Output the records exactly. Include every line.

Records
━━━
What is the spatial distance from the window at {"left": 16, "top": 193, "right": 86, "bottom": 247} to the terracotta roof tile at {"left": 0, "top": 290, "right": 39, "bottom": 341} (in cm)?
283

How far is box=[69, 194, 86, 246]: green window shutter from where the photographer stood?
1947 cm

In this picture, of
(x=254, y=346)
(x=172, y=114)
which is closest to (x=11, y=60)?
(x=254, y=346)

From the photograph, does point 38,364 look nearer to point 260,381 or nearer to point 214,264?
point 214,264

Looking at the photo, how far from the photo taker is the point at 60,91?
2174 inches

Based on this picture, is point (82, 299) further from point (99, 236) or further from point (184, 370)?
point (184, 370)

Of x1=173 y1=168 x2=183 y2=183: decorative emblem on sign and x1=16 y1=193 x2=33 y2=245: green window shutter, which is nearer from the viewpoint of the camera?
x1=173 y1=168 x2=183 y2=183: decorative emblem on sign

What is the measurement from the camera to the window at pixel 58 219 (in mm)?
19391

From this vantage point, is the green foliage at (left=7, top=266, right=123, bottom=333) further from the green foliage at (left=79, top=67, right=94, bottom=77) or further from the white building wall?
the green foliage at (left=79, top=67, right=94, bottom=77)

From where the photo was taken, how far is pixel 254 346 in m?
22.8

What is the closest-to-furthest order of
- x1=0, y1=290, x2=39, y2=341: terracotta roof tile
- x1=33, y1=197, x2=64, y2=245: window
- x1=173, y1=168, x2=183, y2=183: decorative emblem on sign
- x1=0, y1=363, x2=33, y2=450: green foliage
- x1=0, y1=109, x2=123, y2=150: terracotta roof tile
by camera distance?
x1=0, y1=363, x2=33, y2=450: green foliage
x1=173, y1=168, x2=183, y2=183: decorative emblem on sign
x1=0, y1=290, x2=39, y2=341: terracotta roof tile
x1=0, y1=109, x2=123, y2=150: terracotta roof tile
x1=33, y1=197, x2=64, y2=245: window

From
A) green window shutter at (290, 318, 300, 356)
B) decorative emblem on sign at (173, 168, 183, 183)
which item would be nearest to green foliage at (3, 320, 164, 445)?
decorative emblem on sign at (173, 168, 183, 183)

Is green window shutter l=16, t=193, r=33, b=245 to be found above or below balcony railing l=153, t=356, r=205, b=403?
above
━━━
__EXERCISE ANSWER__.
What is the spatial distance from the window at {"left": 16, "top": 193, "right": 86, "bottom": 247} to the terracotta roof tile at {"left": 0, "top": 290, "right": 39, "bottom": 341} (in cm)?
283

How far is box=[69, 194, 86, 246]: green window shutter from where the photographer stood?
1947 cm

In this picture, of
(x=254, y=346)
(x=172, y=114)
which is closest to (x=11, y=60)?
(x=254, y=346)

From the photograph, does point 38,364 look nearer to point 260,381 or nearer to point 214,264?
point 214,264

Looking at the photo, how far from the photo taker is the point at 60,91?
2174 inches

Based on this picture, is point (82, 299) further from point (99, 236) or further from point (184, 370)?
point (184, 370)

Of x1=173 y1=168 x2=183 y2=183: decorative emblem on sign and x1=16 y1=193 x2=33 y2=245: green window shutter, which is nearer from the viewpoint of the camera?
x1=173 y1=168 x2=183 y2=183: decorative emblem on sign

What is the measurement from the camera to the window at pixel 58 219 (in mm)?
19391

From this vantage point, is the green foliage at (left=7, top=266, right=123, bottom=333) further from the green foliage at (left=79, top=67, right=94, bottom=77) or further from the white building wall?
the green foliage at (left=79, top=67, right=94, bottom=77)

From where the photo was taken, how far is pixel 254 346 in m?
22.8

What is the closest-to-furthest order of
- x1=0, y1=290, x2=39, y2=341: terracotta roof tile
- x1=33, y1=197, x2=64, y2=245: window
- x1=173, y1=168, x2=183, y2=183: decorative emblem on sign
- x1=0, y1=363, x2=33, y2=450: green foliage
- x1=0, y1=109, x2=123, y2=150: terracotta roof tile
by camera distance?
x1=0, y1=363, x2=33, y2=450: green foliage
x1=173, y1=168, x2=183, y2=183: decorative emblem on sign
x1=0, y1=290, x2=39, y2=341: terracotta roof tile
x1=0, y1=109, x2=123, y2=150: terracotta roof tile
x1=33, y1=197, x2=64, y2=245: window

From
A) green window shutter at (290, 318, 300, 356)
B) decorative emblem on sign at (173, 168, 183, 183)
which item would be nearest to green foliage at (3, 320, 164, 445)?
decorative emblem on sign at (173, 168, 183, 183)

Is green window shutter l=16, t=193, r=33, b=245 to be found above or below balcony railing l=153, t=356, r=205, b=403?
above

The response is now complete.